═══ DOCUMENT

At March 31, 2020, the Company had total bank guarantees and standby letters of credit of $47.8 million with various financial institutions. Included in the above aggregate amount was a total of $13.8 million for other assessments in Brazil for various income tax and indirect tax disputes related to fiscal years 1998-2011. There were no material amounts utilized under the standby letters of credit as of March 31, 2020.
In order to challenge the assessments in these cases in Brazil, the Company has been required to, and has separately pledged assets, principally property, plant and equipment, to cover assessments in the amount of $7.7 million as of March 31, 2020.
On December 15, 2019, IFF and N&B entered into a commitment letter which provides $7.5 billion in an aggregate principal amount of senior unsecured bridge term loans. On January 17, 2020, N&B entered into a term loan credit agreement providing for unsecured term loan facilities in an aggregate principal amount of $1.25 billion, which reduced the commitments under the Bridge Loans commitment letter by a corresponding amount. N&B will be the initial borrower under the remaining $6.25 billion tranche of the 364-day senior unsecured bridge facility (or, if applicable, any replacement debt financing), which, together with the Term Loan Facilities, will be used to finance the Special Cash Payment and to pay related fees and expenses. Following the consummation of the merger, all obligations of N&B with respect to the Term Loan Facilities and the Bridge Facility (if any) or, if applicable, the replacement debt financing, will be guaranteed by IFF (or at the election of N&B and IFF, assumed by IFF).
Lines of Credit
The Company has various lines of credit which are available to support its ongoing business operations. As of March 31, 2020, the Company had available lines of credit of $97.4 million with various financial institutions, in addition to the $789.7 million of capacity under the Credit Facility. There were no material amounts drawn down pursuant to these lines of credit as of March 31, 2020.

══════

AIM 1 =
Answer these questions about the excerpt on guarantees and credit:
(a) What was the total of bank guarantees and standby letters of credit at March 31, 2020?
(b) On what date did N&B enter into the term loan credit agreement?
(c) How much in available lines of credit did the Company have as of March 31, 2020, apart from the Credit Facility?
AIM 2 =
Decide whether each statement agrees with the excerpt on guarantees and credit, and quote the words that settle it:
(a) The Company pledged assets to cover $7.7 million in assessments in Brazil.
(b) IFF and N&B signed the bridge loan commitment letter in January 2020.
(c) Material amounts were drawn on the lines of credit as of March 31, 2020.
AIM 3 = Extend the excerpt on guarantees and credit, picking up after its final sentence.

═══ DATA LINES

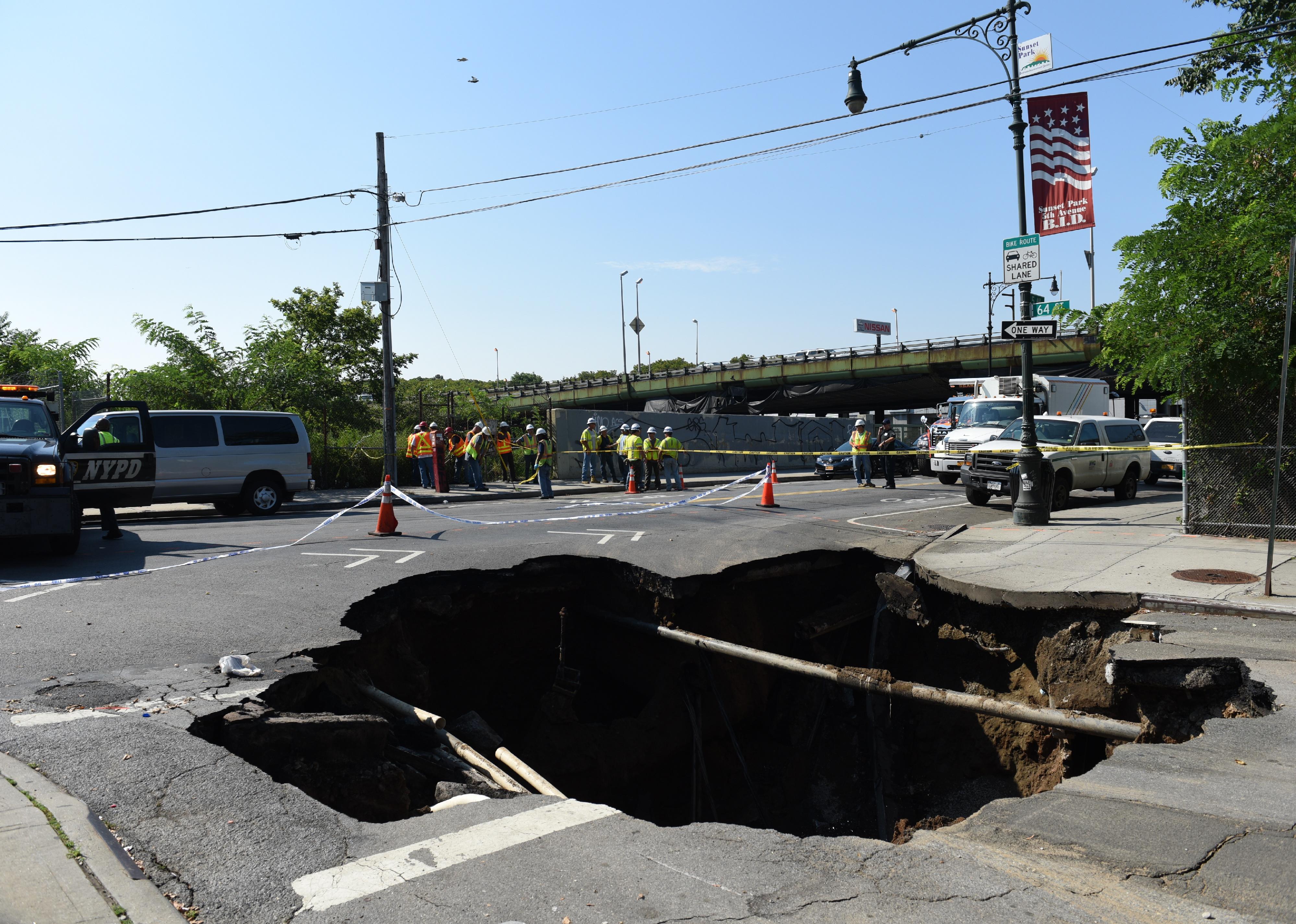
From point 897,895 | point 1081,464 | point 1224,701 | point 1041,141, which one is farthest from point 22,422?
point 1081,464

══════

TASK OUTPUT 1 =
(a) $47.8 million
(b) January 17, 2020
(c) $97.4 million

TASK OUTPUT 2 =
(a) Yes: "has separately pledged assets, principally property, plant and equipment, to cover assessments in the amount of $7.7 million as of March 31, 2020."
(b) No: "On December 15, 2019, IFF and N&B entered into a commitment letter"
(c) No: "There were no material amounts drawn down pursuant to these lines of credit as of March 31, 2020."

TASK OUTPUT 3 =
Litigation
The Company assesses contingencies related to litigation and/or other matters to determine the degree of probability and range of possible loss. A loss contingency is accrued in the Company’s consolidated financial statements if it is probable that a liability has been incurred and the amount of the loss can be reasonably estimated. Because litigation is inherently unpredictable and unfavorable resolutions could occur, assessing contingencies is highly sensitive and requires judgments about future events. On at least a quarterly basis, the Company reviews contingencies related to litigation to determine the adequacy of accruals. The amount of ultimate loss may differ from these estimates and further events may require the Company to increase or decrease the amounts it has accrued on any matter.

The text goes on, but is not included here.